_WHAT YOU WILL DO_:
Copy the lines below word for word, skipping any image.

_DATA SECTION_:
====================

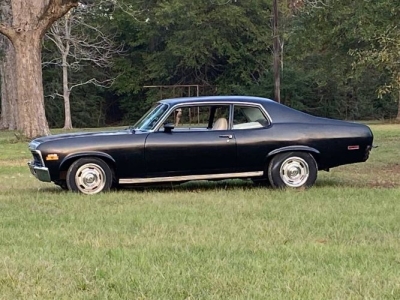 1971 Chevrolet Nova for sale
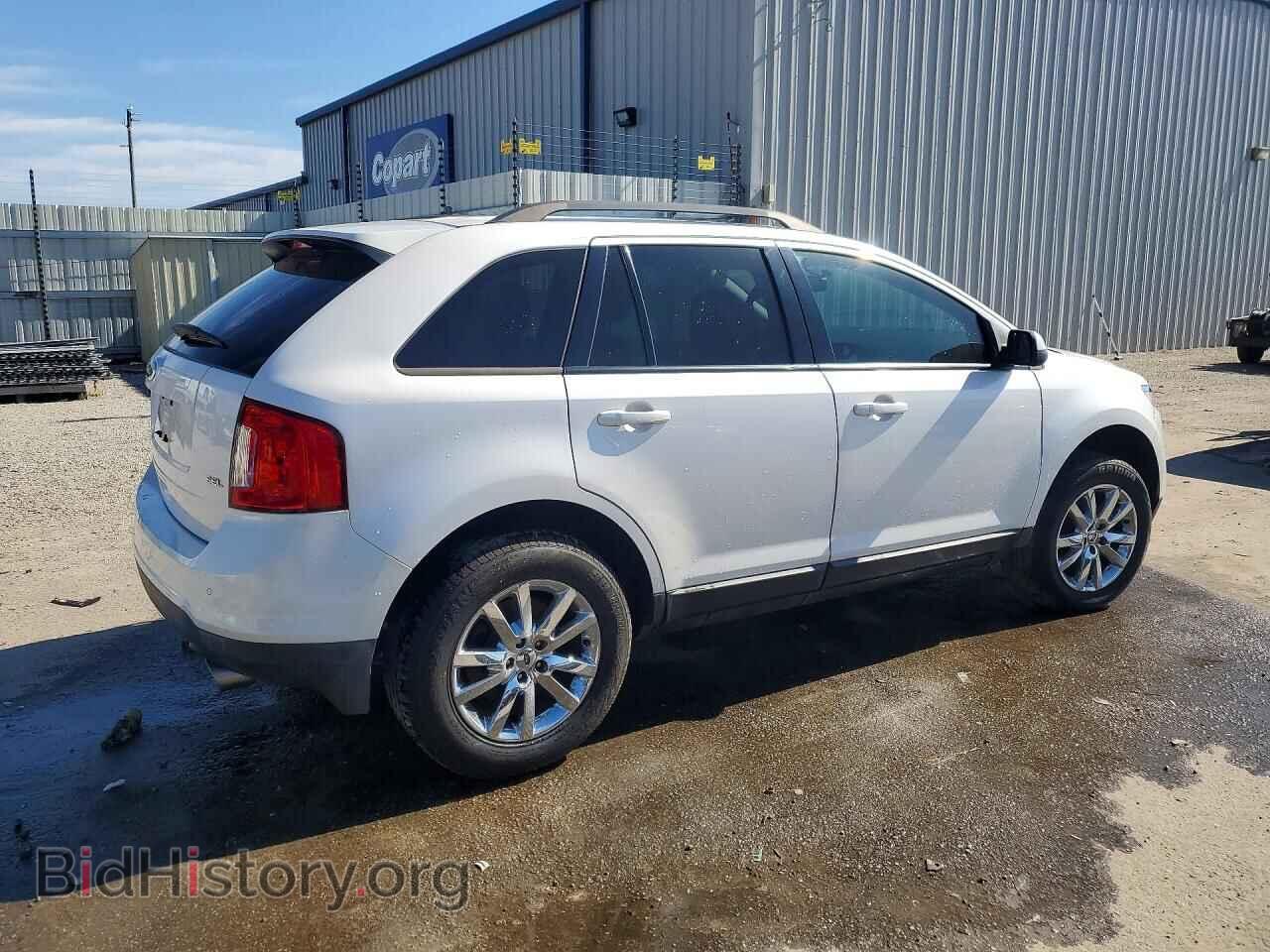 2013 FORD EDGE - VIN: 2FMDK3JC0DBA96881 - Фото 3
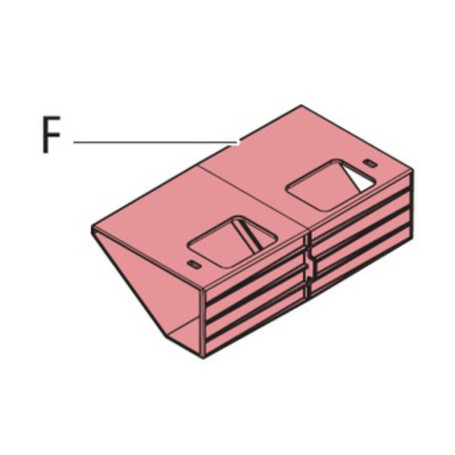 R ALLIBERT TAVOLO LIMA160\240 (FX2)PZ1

====================

_ANSWER SPACE_:
 1971 Chevrolet Nova for sale
 2013 FORD EDGE - VIN: 2FMDK3JC0DBA96881 - Фото 3
 R ALLIBERT TAVOLO LIMA160\240 (FX2)PZ1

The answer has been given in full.